Now I'm not really sure how to advance any further. Clearly if $\det{A}<29$ then the gcd is $1$ since $29$ is prime, but how do we analyse larger determinants?

Answer 1

You can check https://en.wikipedia.org/wiki/General_linear_group where there is a formula and a little explanation for the number of matrices in GL(n,q), which is $$ (q^n-1)(q^n-q)(q^n-q^2)\cdots(q^n-q^{n-1}) $$

Answer 2

You know by linear algebra that, if $\mathbb K$ is a field, a matrix $A\in \mathcal{M}_{n\times n}(\Bbb K)$ is invertible if and only if its columns are linearly independent.
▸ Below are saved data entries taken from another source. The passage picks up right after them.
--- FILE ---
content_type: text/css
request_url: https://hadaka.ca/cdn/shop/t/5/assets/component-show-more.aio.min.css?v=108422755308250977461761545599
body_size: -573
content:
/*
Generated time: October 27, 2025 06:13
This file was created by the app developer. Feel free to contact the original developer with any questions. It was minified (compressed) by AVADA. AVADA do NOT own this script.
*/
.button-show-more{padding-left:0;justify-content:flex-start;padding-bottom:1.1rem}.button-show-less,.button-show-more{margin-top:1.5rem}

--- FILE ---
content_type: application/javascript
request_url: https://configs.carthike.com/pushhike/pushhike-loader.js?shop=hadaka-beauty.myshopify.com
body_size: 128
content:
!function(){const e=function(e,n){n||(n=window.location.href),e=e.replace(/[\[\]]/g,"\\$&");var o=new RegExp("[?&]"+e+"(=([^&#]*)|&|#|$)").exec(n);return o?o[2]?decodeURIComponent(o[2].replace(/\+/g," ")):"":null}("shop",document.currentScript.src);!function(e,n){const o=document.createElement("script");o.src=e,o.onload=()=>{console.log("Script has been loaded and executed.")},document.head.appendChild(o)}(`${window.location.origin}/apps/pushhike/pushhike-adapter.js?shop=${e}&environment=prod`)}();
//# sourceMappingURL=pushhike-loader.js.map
Now: if $\#\mathbb K=q$, how many $n$-tuples $(v_1,\cdots,v_n)$ of linearly independent vectors are there?

• $v_1$ can be anything except $0$. So it can be chosen in $q^n-1$ possible ways.

• once you've chosen $v_1$, $v_2$ can be anything except a vector in $\operatorname{Span}(v_1)$, hence $q^n-q$ candidates for $v_2$.

• once you've chosen $v_1$ and $v_2$, $v_3$ can be anything except a vector in $\operatorname{Span}(v_1,v_2)$, so there are $q^n-q^2$ choices of $v_3$.

If you continue you get $$\#\operatorname{GL}(n,\Bbb K)=\prod_{k=0}^{n-1}(q^n-q^k)=q^{n(n-1)/2}\prod_{k=1}^{n}(q^k-1)$$

In your case, $q=29$.